On May 13, 2013, the Patent Office issued a memo to USPTO examiners after the CLS Bank et al. v. Alice Corp. Federal Circuit en banc decision of last week. The memo instructs examiners to maintain existing examination procedure for evaluating subject matter patentability. Deputy Commissioner for Patent Examination Policy, Andrew Hirshfeld, advised examiners: ” . . . at present, there is no change in examination procedure for evaluating subject matter eligibility. Current procedure detailed in MPEP 2106 should continue to be followed.”
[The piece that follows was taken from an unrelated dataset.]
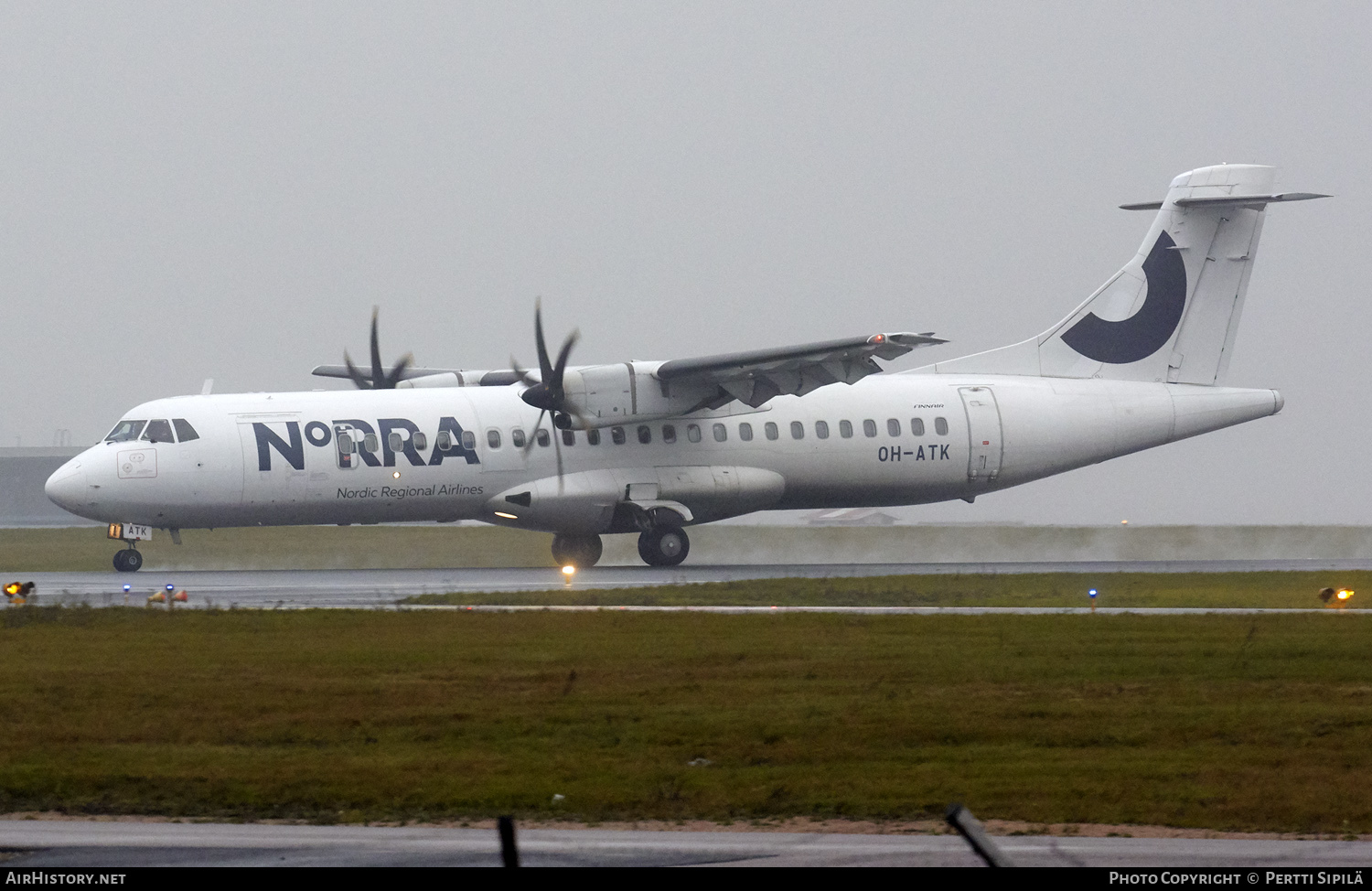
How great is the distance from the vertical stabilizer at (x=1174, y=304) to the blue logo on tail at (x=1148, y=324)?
2cm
The memo summarizes the initial takeaways from CLS Bank as follows:
- There was agreement that the test for eligibility is not a rigid, bright line test and must be made by evaluating a claim as a whole, on a case-by-case basis, using a flexible approach.
- Many of the judges explicitly noted that the test for eligibility is a separate and distinct inquiry from other patentability concerns, particularly novelty and obviousness.
- It was generally agreed that when evaluating the claim as a whole the claim must be analyzed to determine whether the additional limitations add significantly more, or in other words add meaningful limits, to the abstract idea or law of nature.
The memo concludes that further study is needed and that this is an ongoing consideration in light of the decision:
Given the multiple divergent opinions, the USPTO is continuing to study the decision in CLS Bank and will consider whether further detailed guidance is needed on patent subject matter eligibility under 35 U.S.C. § 101.